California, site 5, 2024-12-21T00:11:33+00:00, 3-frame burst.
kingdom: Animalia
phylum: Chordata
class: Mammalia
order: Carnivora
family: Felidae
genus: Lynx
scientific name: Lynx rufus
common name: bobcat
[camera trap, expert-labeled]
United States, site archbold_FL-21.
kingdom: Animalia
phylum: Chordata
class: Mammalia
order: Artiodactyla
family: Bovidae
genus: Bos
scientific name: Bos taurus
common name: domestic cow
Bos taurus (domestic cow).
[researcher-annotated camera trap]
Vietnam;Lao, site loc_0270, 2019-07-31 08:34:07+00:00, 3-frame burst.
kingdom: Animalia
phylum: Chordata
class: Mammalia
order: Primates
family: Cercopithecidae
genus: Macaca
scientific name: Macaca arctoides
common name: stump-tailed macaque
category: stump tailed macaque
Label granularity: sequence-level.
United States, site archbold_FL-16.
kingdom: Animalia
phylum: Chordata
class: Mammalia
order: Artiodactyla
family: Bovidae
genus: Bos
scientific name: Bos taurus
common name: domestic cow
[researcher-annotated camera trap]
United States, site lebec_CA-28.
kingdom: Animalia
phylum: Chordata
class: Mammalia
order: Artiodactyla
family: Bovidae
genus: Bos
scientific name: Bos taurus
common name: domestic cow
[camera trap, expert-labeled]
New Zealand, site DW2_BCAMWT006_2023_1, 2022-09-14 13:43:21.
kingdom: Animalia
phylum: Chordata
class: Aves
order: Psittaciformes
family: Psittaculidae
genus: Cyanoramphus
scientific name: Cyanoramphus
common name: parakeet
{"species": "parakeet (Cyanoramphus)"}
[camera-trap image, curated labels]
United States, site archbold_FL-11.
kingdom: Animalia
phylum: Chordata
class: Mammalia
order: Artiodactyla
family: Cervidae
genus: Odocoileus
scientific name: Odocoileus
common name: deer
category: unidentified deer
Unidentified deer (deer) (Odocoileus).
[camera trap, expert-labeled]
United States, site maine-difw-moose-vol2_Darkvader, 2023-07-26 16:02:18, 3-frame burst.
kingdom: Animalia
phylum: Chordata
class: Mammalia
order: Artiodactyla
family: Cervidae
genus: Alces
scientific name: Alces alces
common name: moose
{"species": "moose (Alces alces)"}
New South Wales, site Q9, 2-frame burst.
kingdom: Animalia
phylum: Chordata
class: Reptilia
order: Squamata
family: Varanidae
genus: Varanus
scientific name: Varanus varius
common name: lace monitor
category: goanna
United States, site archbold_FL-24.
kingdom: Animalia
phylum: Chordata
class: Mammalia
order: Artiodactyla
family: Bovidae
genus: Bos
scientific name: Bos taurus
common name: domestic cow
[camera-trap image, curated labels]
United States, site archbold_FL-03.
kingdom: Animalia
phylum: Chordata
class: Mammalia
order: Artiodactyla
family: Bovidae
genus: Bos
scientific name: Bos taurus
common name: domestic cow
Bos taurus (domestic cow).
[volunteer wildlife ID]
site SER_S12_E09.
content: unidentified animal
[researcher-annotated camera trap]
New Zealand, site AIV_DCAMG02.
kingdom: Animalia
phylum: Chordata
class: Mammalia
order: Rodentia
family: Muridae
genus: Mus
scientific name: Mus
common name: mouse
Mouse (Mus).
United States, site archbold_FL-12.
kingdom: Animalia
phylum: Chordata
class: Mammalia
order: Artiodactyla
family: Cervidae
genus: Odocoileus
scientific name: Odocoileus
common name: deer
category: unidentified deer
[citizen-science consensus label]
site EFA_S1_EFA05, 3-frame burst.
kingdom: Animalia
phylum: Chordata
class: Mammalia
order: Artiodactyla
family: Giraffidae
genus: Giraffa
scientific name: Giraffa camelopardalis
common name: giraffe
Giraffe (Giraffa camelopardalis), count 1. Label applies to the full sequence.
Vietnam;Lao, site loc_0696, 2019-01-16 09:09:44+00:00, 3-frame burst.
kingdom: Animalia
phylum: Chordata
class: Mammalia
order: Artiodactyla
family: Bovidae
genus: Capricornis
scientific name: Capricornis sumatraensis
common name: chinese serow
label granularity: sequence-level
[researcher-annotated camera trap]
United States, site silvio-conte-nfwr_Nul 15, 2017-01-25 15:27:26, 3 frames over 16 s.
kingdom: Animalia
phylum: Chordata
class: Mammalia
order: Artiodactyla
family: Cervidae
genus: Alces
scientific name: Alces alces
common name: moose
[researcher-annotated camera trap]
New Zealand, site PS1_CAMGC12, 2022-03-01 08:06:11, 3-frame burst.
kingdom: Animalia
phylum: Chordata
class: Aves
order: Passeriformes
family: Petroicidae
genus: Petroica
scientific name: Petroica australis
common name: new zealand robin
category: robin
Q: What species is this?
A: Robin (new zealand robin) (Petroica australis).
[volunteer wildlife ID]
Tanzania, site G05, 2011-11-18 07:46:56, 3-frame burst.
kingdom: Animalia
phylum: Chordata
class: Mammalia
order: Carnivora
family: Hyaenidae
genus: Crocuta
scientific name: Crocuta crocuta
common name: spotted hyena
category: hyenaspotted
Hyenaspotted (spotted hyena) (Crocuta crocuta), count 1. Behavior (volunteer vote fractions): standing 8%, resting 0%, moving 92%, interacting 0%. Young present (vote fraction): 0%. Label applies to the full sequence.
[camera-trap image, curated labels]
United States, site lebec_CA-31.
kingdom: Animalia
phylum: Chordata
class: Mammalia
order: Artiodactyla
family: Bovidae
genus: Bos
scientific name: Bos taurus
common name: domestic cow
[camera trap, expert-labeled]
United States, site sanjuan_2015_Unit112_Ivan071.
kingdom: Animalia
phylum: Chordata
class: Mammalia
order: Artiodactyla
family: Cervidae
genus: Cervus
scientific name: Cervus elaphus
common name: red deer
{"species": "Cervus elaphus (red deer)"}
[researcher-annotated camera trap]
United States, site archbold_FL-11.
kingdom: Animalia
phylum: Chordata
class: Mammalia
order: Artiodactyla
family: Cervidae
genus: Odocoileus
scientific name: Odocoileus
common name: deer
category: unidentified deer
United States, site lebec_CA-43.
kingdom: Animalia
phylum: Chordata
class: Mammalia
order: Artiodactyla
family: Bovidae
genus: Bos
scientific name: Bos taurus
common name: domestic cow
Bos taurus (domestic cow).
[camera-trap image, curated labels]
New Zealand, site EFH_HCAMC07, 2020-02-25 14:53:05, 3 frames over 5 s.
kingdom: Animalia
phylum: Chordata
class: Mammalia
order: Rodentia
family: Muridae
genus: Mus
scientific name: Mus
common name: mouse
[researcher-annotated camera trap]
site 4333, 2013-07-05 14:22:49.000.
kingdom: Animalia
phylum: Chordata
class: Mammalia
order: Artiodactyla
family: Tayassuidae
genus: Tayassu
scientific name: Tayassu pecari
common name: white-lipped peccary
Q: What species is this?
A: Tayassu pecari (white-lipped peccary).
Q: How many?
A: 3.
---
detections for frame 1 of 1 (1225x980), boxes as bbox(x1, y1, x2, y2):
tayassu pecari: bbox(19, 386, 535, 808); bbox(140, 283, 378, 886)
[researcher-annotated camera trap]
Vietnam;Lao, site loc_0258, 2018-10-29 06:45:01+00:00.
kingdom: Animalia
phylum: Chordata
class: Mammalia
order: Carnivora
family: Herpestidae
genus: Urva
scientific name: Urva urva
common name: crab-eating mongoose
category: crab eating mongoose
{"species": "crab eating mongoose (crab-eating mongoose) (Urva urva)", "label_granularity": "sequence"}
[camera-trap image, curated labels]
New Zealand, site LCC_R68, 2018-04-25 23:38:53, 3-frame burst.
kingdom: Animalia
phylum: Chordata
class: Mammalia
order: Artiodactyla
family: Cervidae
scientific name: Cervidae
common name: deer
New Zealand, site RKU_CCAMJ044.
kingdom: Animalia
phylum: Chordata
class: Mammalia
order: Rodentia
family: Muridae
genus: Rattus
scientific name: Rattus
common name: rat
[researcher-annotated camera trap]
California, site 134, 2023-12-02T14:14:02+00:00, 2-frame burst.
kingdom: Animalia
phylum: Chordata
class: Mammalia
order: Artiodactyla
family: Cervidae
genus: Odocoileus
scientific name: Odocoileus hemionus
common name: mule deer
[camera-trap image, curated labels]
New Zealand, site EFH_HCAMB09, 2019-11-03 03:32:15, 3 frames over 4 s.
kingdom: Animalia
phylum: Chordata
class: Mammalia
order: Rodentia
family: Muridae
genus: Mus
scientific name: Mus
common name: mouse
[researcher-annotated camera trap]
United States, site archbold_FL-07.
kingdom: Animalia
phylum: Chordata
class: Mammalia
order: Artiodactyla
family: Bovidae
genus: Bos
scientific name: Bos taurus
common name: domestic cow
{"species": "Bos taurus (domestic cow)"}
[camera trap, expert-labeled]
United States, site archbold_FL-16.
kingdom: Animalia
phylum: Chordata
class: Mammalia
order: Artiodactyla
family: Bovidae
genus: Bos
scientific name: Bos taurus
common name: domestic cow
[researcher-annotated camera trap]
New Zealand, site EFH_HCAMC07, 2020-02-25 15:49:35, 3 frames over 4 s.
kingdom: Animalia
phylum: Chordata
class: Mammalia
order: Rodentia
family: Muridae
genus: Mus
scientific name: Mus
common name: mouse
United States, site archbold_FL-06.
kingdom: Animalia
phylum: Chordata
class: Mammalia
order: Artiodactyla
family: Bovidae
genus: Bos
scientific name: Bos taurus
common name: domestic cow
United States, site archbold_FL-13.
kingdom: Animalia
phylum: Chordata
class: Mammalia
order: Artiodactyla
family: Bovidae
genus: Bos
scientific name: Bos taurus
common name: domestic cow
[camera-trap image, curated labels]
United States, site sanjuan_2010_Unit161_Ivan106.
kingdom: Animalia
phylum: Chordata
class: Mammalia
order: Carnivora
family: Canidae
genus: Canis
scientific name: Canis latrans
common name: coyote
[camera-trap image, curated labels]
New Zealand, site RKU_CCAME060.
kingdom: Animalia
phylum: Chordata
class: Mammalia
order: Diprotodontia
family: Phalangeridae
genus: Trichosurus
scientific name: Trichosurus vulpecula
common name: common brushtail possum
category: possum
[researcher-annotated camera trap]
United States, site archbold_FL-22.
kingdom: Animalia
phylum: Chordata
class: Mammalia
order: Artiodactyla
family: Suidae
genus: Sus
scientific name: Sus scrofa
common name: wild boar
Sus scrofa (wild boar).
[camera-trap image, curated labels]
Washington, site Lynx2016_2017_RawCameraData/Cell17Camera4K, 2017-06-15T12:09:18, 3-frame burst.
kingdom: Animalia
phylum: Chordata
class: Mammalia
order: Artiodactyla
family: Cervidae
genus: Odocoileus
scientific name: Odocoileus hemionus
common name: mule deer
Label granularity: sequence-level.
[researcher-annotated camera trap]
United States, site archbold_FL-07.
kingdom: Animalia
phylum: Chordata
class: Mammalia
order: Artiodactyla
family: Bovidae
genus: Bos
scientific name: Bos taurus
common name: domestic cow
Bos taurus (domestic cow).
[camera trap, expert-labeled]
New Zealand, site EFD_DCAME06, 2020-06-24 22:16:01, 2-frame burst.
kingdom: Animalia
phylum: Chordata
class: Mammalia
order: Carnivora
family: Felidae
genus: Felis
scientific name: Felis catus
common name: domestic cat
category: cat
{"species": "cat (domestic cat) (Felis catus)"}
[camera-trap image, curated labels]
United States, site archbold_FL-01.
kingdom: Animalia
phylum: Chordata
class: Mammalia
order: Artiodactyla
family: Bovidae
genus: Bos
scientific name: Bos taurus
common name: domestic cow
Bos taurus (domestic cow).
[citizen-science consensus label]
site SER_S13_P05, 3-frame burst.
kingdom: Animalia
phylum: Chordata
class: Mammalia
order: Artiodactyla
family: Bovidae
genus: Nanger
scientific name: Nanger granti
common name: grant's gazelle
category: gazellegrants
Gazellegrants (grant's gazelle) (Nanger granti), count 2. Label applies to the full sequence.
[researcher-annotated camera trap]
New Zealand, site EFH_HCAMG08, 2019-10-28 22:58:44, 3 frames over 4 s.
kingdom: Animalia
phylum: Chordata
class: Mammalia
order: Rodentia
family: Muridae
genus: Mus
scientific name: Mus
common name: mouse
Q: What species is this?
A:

Work item:
Please say how many lines in the records above contain the word "moose", giving the number alone.

Task response:
4